Figure 6. Egfr is required for R4 fate specification

(A-B) The fz and Egfr associated PCP phenotypes are suppressed by dosage reduction in the other gene. (A) Reducing a genomic copy of fz (fz^P21 and fz^R52) suppresses the defects of Egfr mutant eyes as indicated by increased percentage of correctly oriented wild-type ommatidia. (B) Reducing a genomic copy of Egfr suppresses the occurrence of symmetric ommatidia in fz mutant eyes. 3–4 eyes were counted and ~400 ommatidia evaluated for each genotype. Egfr fz mutant analysis was also evaluated for top^CO/1 and top^CO/+ with fz^P21/+ and fz^R52/+. In both cases fz dominantly suppressed the rotation defects and loss of R-cells. In top^CO/+, rotation defects were suppressed by fz heterozygosity from 26% to 12% or 18%, respectively. (C-F) Confocal pictures of 3rd instar eye discs. Photoreceptors are marked with anti-Elav in red. (C) sep-GAL4, UAS-Egfr[DN]/+; m∂-lacZ/+ disc. Examples of 5 cell ommatidial preclusters which lost m∂-lacZ expression are marked with arrowheads (16.8% of total ommatidia. Note that only clusters with the full complement of R-cells were counted). R8 is marked with anti-Sens (blue) and R4 fate with m∂-lacZ (green). (D-F) Mosaic tissue containing cells expressing dominant negative Egfr marked by GFP (green) and the R4 marker m∂-lacZ (blue). White arrowheads mark R4 precursors, yellow arrowheads R3 precursors. Note that R4 cells expressing Egfr[DN] loose m∂-lacZ in R4 and then R3 expresses m∂-lacZ (arrowheads in D and E). Egfr[DN] expression in R3 (or other R-cells) does not affect R4 fate (arrowheads in F, quantif. in G). Egfr[DN] expression in both R3 and R4 cells leads to loss of m∂-lacZ (orange arrow in E). (G) Summary of mosaic analyses with Egfr[DN] in ommatidial preclusters. Individual R-cells positive for Egfr[DN] in otherwise normal 5 cell preclusters were counted and the m∂-lacZ R4 fate marker was registered. Only the R4 precursor was sensitive to Egfr[DN].

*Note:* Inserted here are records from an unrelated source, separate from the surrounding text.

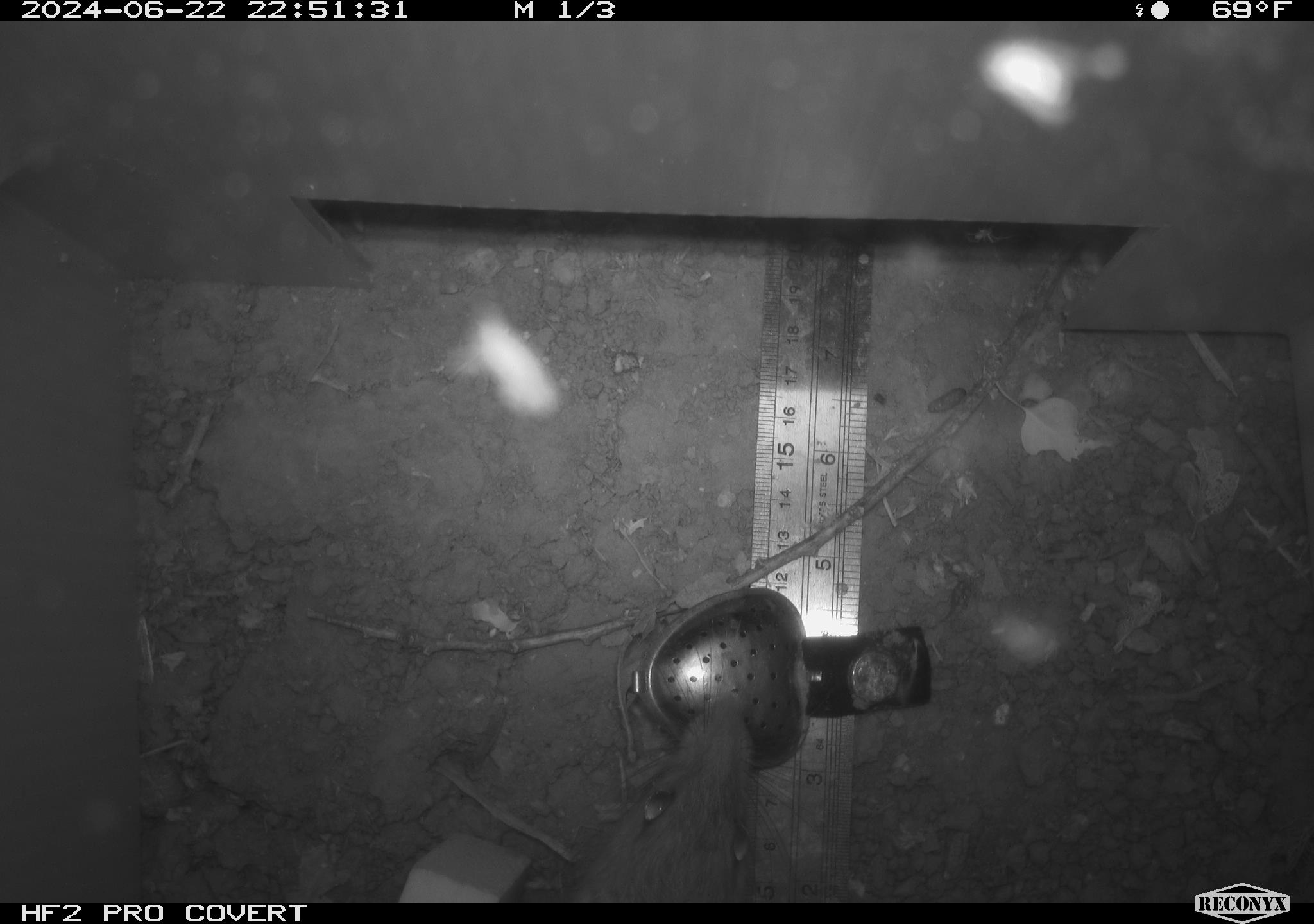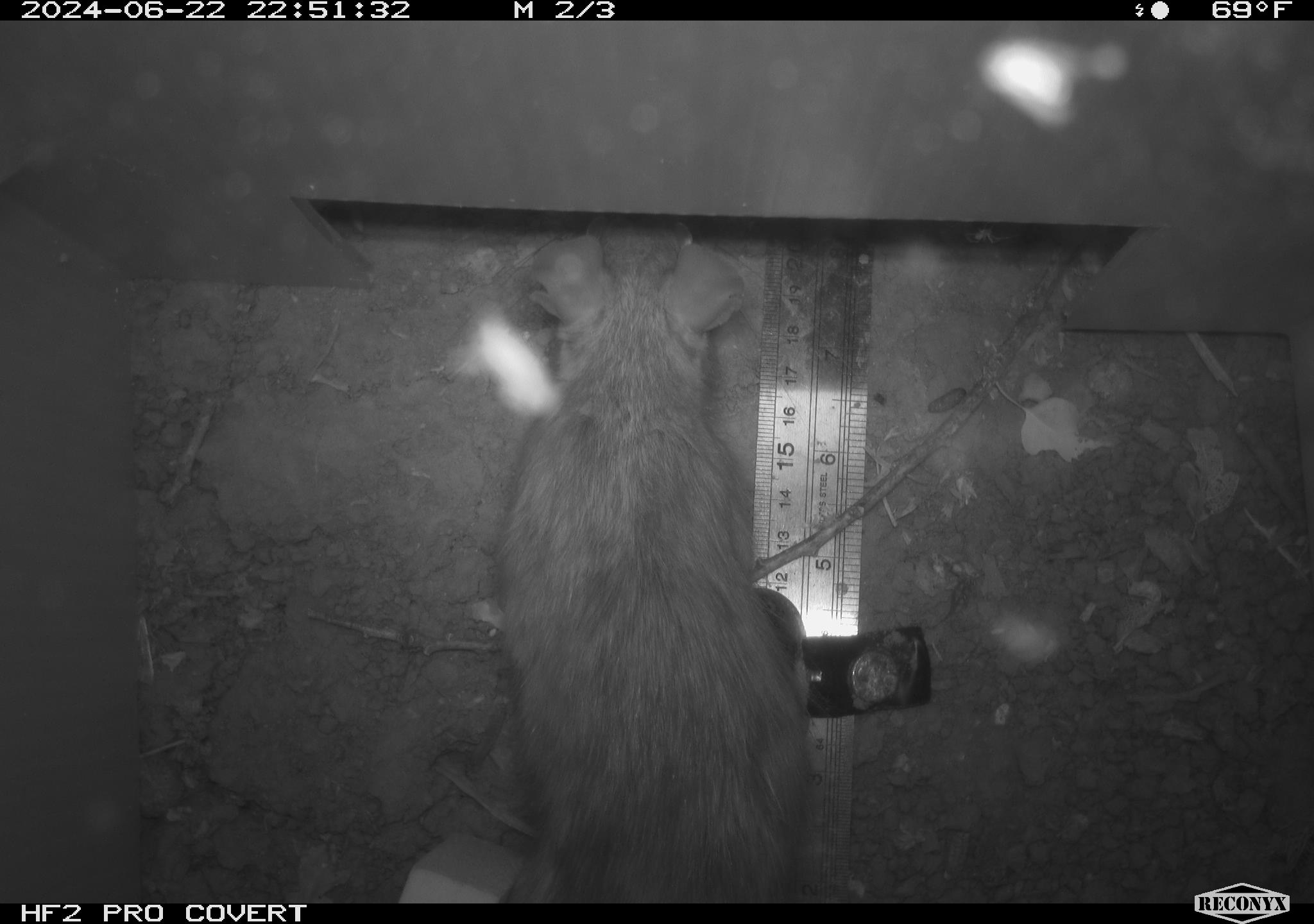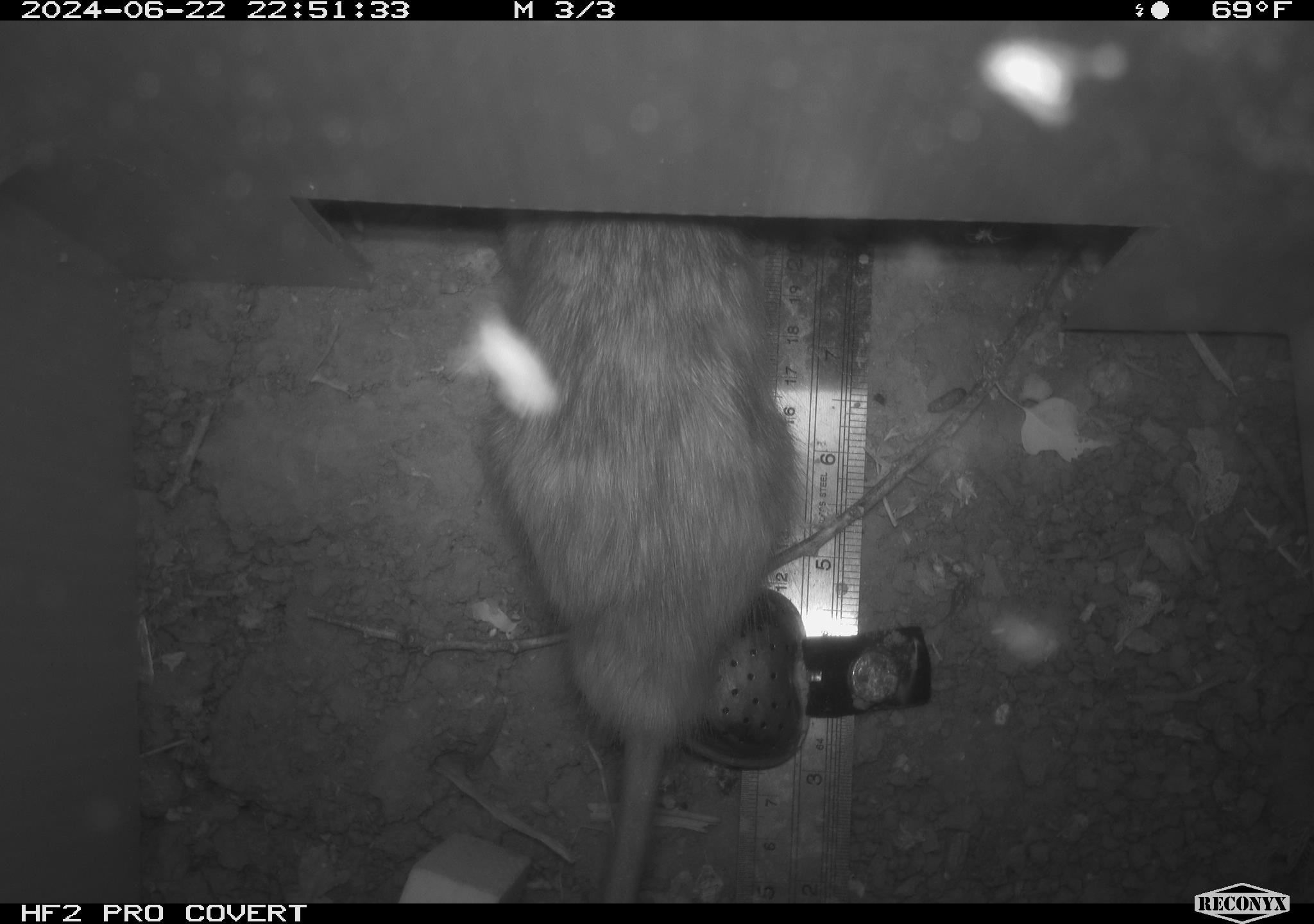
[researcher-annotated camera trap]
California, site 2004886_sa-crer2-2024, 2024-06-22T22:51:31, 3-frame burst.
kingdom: Animalia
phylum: Chordata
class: Mammalia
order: Rodentia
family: Muridae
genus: Rattus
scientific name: Rattus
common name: rat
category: rattus species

Figure 7. PntP2 is sufficient to induce R4 fate. yan and jun antagonize pntP2

(A) sev-GAL4, UAS-pntP2/+ eye section with schematic representation on the right (arrows drawn as in Fig. 1). Symmetric ommatidia are represented by green arrows. sev-GAL4, UAS-pntP2/+ eyes showed 70% symmetric ommatidia. (B) Many ommatidial preclusters in sev-GAL4, UAS-pntP2/+ show both cells of the R3/R4 pair expressing m∂-lacZ, the R4 fate marker. Elav indicates all photoreceptors in red. (C) Graph summarizing average defects of over expression combinations. Ommatidial clusters were scored for wild-type (black), symmetric (green) and wrong (inverted) chirality (grey). Genotypes are indicated below graph. Yan antagonizes the PntP2 effect, and Jun does mildly. 400–500 ommatidia of 4 eyes were evaluated each. Single over expression of wt Jun, Fos and Yan did not cause PCP defects at 18°C and 25°C. (C) Model of combinatorial input into R3/R4 specification (see text for details). Note that lower levels of Egfr and Pnt are required for cell survival/induction of all R-cells (indicated by smaller grey Egfr writing).